The NFL pre-season has yet to begin. Unfortunately for Josh Baker, a NY Jets tight end, the season has already ended. In only the third preseason game of the year; Baker received a blow to his right knee by an opponent’s helmet when attempting to catch a touchdown pass Sunday night in the Jets 17- 12 loss to the Carolina Panthers. The injury may be seen at http://assets.sbnation.com/assets/1316218/kneeinjury.gif
Baker was assisted off of the field. The results of the diagnostic tests concluded that Baker had torn the anterior cruciate ligament (ACL) in his right knee. The ACL is one of the commonly injured ligaments of the knee. Other ligaments of the knee include the posterior cruciate ligament (PCL), medial collateral ligament (MCL), and the lateral collateral ligament (LCL). Although not all ACL injuries require reconstruction; it is recommended that those who tear their ACL have reconstructive surgery if he/she plans to return to sports/activity in the future. If the individual does not receive surgery he or she may need to wear a brace for support and/or modify their activities to accommodate the instability of the knee, and Osteoarthritis of the knee is certain to follow.

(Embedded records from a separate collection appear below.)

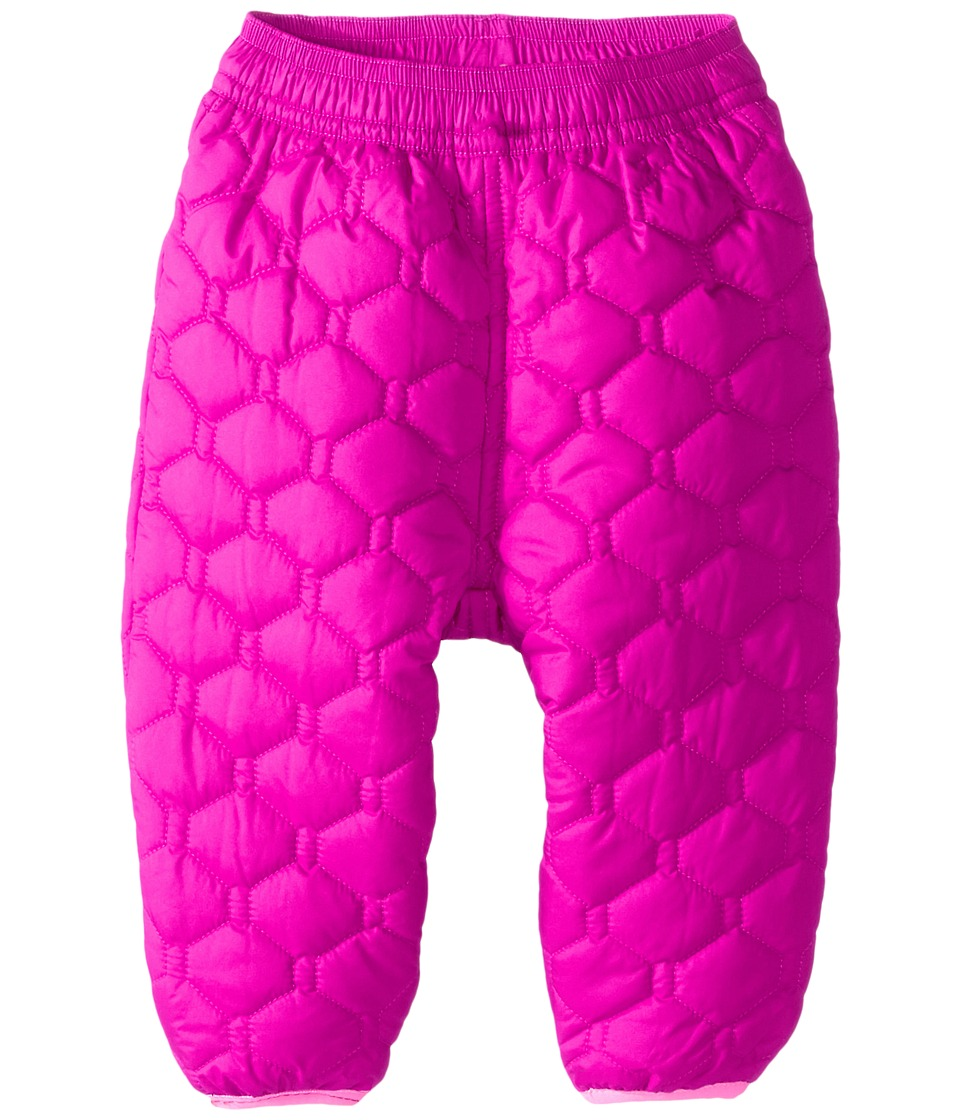 The North Face Kids - Perrito Reversible Pants (Infant) (Luminous Pink) Kid's Casual Pants
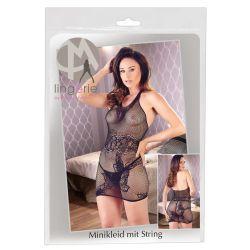 Mini vestido elástico sin costuras de redecilla con cuello halter. Talla única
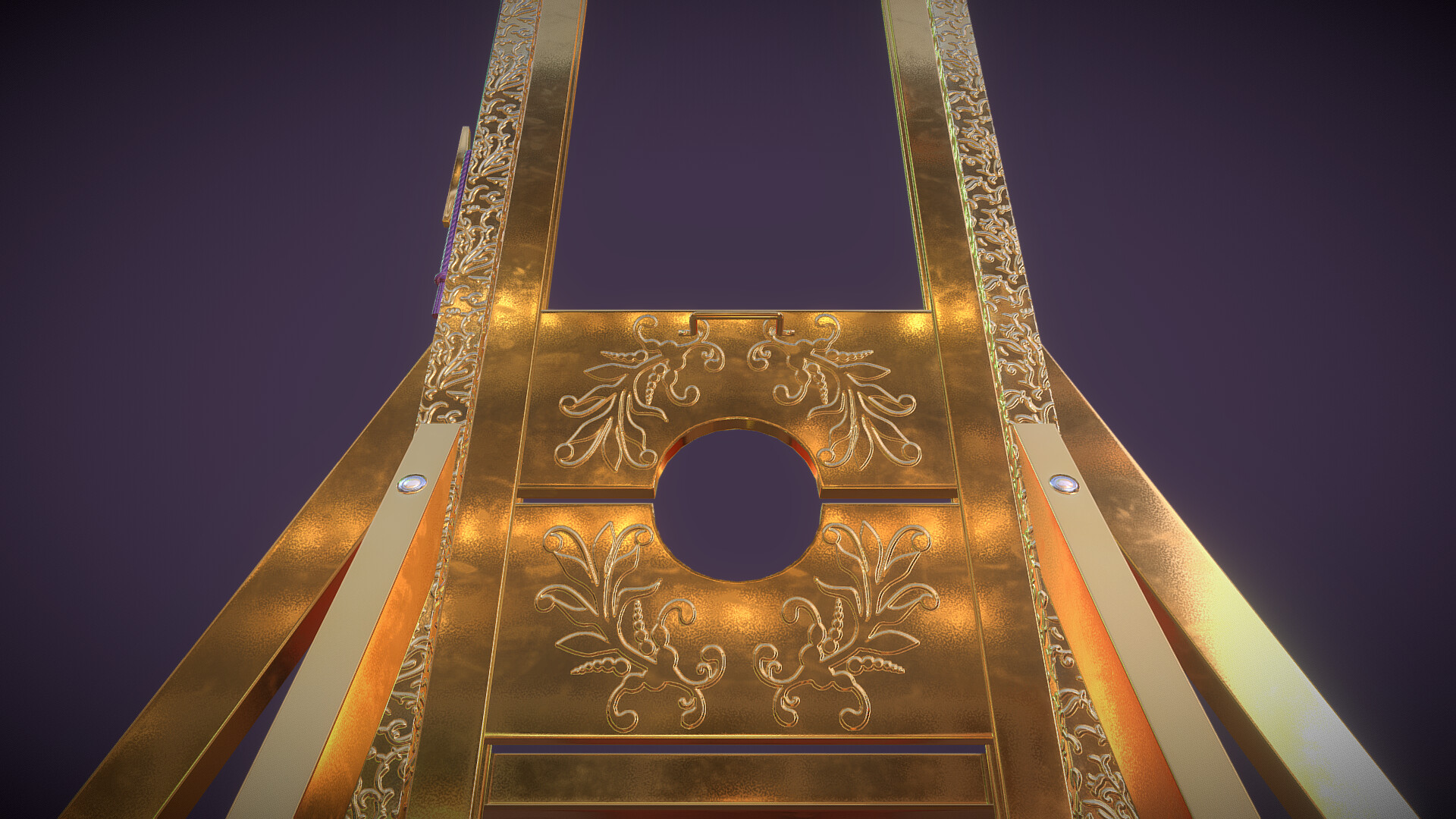 Laurie annis gilded guillotine 2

Dr. Galland is Board Certified in Orthopedic Surgery and in Orthopaedic Sports Medicine., Dr. Galland recommends and performs the Anatomic-Double Bundle Technique over the traditional “trans-tibial” Technique. These techniques are very different as the traditional trans-tibial technique only reconstructs the anterior-medial portion of the ACL and ignores the posterior-lateral portion of the ligament. The double-bundle technique reconstructs both the anterior-medial and posterior-lateral portions of the ACL. Dr. Galland prefers this technique as it has been shown to improve stability, range of motion and performance while promising to decrease the risk of degenerative arthritis in the joint, and decreases the chance and severity of post-surgical complications.
Galland, M. (2012). Restoring the knee after anterior cruciate ligament (acl) injury using the anatomic-. Retrieved from http://www.orthonc.com/articles/DB_ACL_final_revision_vype.pdf
Posted by Caitlin Davis, ATC/LAT, resident, GOSM program.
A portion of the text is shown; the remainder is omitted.